Gal Science: On How to Interpret a Study -The Toast

Skip to the article, or search this site

Home: The Toast

Screen Shot 2014-03-17 at 10.53.26 AM

As The Toast searches for its one true Gal Scientist, we will be running a ton of wonderful one-off pieces by female scientists of all shapes and sizes and fields and education levels, which we are sure you will enjoy. They’ll live here, so you can always find them. Most recently: The Little Blind Bookworm in Your Brain.
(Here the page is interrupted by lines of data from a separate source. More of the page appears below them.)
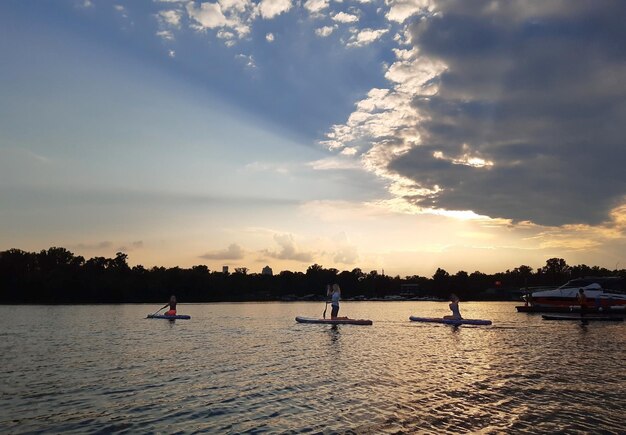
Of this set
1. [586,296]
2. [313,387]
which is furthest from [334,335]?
[586,296]

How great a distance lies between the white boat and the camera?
69625mm

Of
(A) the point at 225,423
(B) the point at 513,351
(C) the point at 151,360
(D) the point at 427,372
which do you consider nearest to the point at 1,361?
(C) the point at 151,360

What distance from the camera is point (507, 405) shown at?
55.3 feet

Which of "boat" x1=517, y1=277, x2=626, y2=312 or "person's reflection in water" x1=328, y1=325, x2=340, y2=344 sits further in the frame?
"boat" x1=517, y1=277, x2=626, y2=312

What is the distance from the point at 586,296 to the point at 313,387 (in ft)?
212

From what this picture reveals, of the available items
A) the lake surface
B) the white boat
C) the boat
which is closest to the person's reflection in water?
the lake surface

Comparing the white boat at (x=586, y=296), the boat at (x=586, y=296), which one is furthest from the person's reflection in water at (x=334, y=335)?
the white boat at (x=586, y=296)

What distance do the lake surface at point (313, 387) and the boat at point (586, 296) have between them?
38.1 meters

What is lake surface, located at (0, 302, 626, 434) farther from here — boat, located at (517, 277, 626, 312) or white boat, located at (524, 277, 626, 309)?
white boat, located at (524, 277, 626, 309)

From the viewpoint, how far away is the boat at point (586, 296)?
6950 centimetres

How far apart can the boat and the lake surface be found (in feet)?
125

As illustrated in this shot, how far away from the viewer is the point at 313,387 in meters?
A: 19.9

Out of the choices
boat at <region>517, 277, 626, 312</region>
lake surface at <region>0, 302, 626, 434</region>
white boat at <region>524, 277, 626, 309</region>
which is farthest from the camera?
white boat at <region>524, 277, 626, 309</region>

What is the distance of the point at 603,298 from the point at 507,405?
210ft
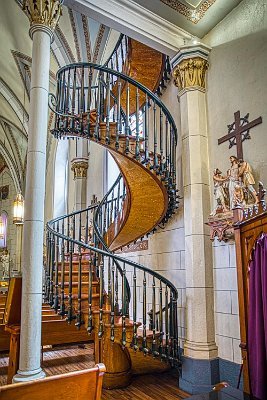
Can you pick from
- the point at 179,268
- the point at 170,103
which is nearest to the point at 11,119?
the point at 170,103

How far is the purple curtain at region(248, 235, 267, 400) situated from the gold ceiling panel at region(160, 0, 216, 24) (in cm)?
313

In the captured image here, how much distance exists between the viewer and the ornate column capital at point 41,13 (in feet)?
11.3

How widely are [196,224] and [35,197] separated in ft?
6.36

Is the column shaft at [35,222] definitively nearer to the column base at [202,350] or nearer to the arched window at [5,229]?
the column base at [202,350]

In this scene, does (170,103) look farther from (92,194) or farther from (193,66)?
(92,194)

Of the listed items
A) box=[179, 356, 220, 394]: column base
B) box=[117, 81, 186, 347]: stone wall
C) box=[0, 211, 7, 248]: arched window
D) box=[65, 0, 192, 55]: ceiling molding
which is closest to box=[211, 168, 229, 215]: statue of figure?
box=[117, 81, 186, 347]: stone wall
Interpreting a research study can be daunting, and no matter how involved in the sciences we are, it’s easy to take mental shortcuts to decide whether to accept research findings or not. Research in my field, social science, is especially prone to the “hastily read abstract which tangentially mentions women, draw possibly correct conclusion and then blame penises” treatment mentioned in the call for this series, so let’s tackle one of the most common mental shortcuts that people take when assessing a research study: dismissing a study outright because it was conducted or funded by someone with an agenda.

I mean, it’s true that one should always consider the source of research findings, and it’s true that this strategy works most of the time: Cigarettes don’t cause cancer? Yeah right, Philip Morris! The world is about 6,000 years old? Shut up, Creation Museum!

There are two main problems with this strategy, though. First, the reality is that researchers are people, and all of us, whether we work alongside advocates or in a university, experience some kind of draw do the work we’re doing. It drives me absolutely bananas when I hear a smarmy, dismissive comment about a researcher “with an agenda.” Everybody has an agenda. How else would you pick a research topic? Can you imagine devoting your career to something that you find boring in the interest of being fair? (I won’t rehash a previous Gal Scientist on Why We Study, but if you somehow missed Lauren Sherman’s brilliant thoughts, click that right now!)

There are all sorts of motives that can lead to picking a research topic: to test political assertions, work through family trauma, get laid, justify a variety of awful habits, and in the end, it doesn’t have to matter what a researcher’s individual motives may be. Researchers with explicit personal biases can set up a research design that minimizes them, like a double blind study, or having multiple people verify interpretations of responses. The part of my job that is the most fun is hashing out interpretations of survey responses with fellow researchers with a different perspective than mine.

Similarly, researchers who may think they don’t care either way how their study turns out might still project their own biases without even realizing it. This can include really basic assumptions, like that respondents interpret your question in the same way you interpret it in the first place. My favorite example ever of a wonky survey item is this one question in the General Social Survey, which is this massive, long-­running survey that asks about just about anything you can think of and has been used to test social theories in thousands of published articles. There’s this one question, “From time to time, most people discuss important matters with other people. Looking back over the last 6 months, who are the people with whom you discussed matters important to you?” That has commonly been used as a measure of social connectedness and the number of close relationships that someone has. In particular, lots of researchers have used this measure to publish findings about how people are reporting fewer close ties in their social networks than they did in years past, and often affirm stereotypes like women have more close relationships than macho, stoic dudes. I won’t link examples because there are so many that it wouldn’t be fair, but it’s intuitive, right?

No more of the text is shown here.